Sicherheitspolitik auf nationaler Ebene
3.2.1.
Umfassende Sicherheitsvorsorge
Österreich
verwirklicht seine Sicherheitspolitik im Rahmen des Konzepts der „Umfassenden
Sicherheitsvorsorge“ (USV). Diese zielt auf das systematische Zusammenwirken
verschiedener Politikbereiche auf Basis einer Gesamtstrategie und der
relevanten Teilstrategien ab. Ein umfassendes Lagebild aller Akteure und ein
darauf aufbauendes gemeinsames Lageverständnis sind notwendige Grundlagen für
sicherheitspolitische Entscheidungen auf nationaler und internationaler Ebene.

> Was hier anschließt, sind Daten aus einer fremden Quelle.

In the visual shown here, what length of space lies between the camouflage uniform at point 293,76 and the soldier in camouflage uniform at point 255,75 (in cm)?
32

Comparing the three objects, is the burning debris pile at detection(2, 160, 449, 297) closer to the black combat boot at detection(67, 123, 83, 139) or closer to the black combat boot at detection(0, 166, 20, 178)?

Dabei sollen Synergien im Sicherheitsbereich im Rahmen eines gesamtstaatlichen
„Sicherheitsclusters“ erzielt werden.
3.2.2. Innere Sicherheit
Ziel der österreichischen
Sicherheitspolitik ist es, Österreich zum sichersten Land mit der höchsten
Lebensqualität zu machen. Der soziale Frieden soll gestärkt und den Menschen in
Österreich ein Leben in Sicherheit und Freiheit ermöglicht werden. Deshalb
werden insbesondere folgende Ziele verfolgt, die auch bei der Gestaltung der
Politik auf europäischer und internationaler Ebene zu berücksichtigen sind:
· Kriminalität wirksam bekämpfen: Kriminalität verändert sich laufend. Dies erfordert
flexible Gegenstrategien. Neben den klassischen Herausforderungen der
Massenkriminalität, der Gewalt gegen Leib und Leben und der
Eigentumskriminalität, sind Phänomene wie die Computer- und
Netzwerkkriminalität und die Wirtschaftskriminalität konsequent zu bekämpfen.

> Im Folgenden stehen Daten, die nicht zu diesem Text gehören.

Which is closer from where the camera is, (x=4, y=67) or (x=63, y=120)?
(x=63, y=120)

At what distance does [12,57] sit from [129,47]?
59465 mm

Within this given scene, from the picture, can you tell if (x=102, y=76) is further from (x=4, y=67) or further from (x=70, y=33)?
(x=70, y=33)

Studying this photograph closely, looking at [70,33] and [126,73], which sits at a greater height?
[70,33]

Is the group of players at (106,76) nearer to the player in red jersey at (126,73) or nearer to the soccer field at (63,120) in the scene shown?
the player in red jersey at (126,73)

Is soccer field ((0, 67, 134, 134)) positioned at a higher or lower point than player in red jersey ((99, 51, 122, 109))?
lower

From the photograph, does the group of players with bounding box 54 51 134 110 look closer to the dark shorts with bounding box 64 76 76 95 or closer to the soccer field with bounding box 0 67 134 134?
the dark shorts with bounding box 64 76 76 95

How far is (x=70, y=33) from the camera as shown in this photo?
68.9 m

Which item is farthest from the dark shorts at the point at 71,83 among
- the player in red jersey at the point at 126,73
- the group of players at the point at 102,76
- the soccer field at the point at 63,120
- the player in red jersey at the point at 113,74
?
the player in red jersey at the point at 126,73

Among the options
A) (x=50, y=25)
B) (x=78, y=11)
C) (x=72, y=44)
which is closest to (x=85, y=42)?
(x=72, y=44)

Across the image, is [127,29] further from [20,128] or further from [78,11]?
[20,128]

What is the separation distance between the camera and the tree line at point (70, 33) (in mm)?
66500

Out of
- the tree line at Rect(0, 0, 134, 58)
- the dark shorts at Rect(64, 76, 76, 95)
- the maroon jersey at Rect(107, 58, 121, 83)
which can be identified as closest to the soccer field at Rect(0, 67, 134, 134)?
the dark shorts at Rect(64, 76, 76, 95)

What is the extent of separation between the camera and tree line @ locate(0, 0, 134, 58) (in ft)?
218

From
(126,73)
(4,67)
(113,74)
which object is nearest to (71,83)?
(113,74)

· Neue Wege in der Prävention: Prävention bedarf angesichts der steigenden
Herausforderungen stärker als zuvor eines gesamtgesellschaftlichen Ansatzes.
Dabei geht es um innovative Partnerschaften mit der Zivilgesellschaft und die
stärkere Einbeziehung der Bürgerinnen und Bürger in die Kriminalprävention und
Kriminalitätsbekämpfung.
· Asyl sichern:
Menschen Schutz vor Verfolgung zu gewähren, ist ein Gebot der Menschlichkeit
und gute österreichische Tradition.
· Illegale Migration bekämpfen: Die wirksame Bekämpfung von Asylmissbrauch,
illegaler Migration und Schlepperei erleichtert es, Flüchtlingen Schutz zu
gewähren.
· Migration steuern: Es gilt, Migration gezielt nach den Bedürfnissen Österreichs zu
steuern.
· Integration fördern und fordern: Integration stärkt den sozialen Frieden und erhöht
den wirtschaftlichen Erfolg. Ein gutes Zusammenleben aller Menschen in
Österreich stärkt auch die innere Sicherheit. Integration ist Aufgabe und
Verantwortung jedes Einzelnen. Dafür müssen die notwendigen Rahmenbedingungen
bereitgestellt und alle integrationsrelevanten Akteure koordiniert werden.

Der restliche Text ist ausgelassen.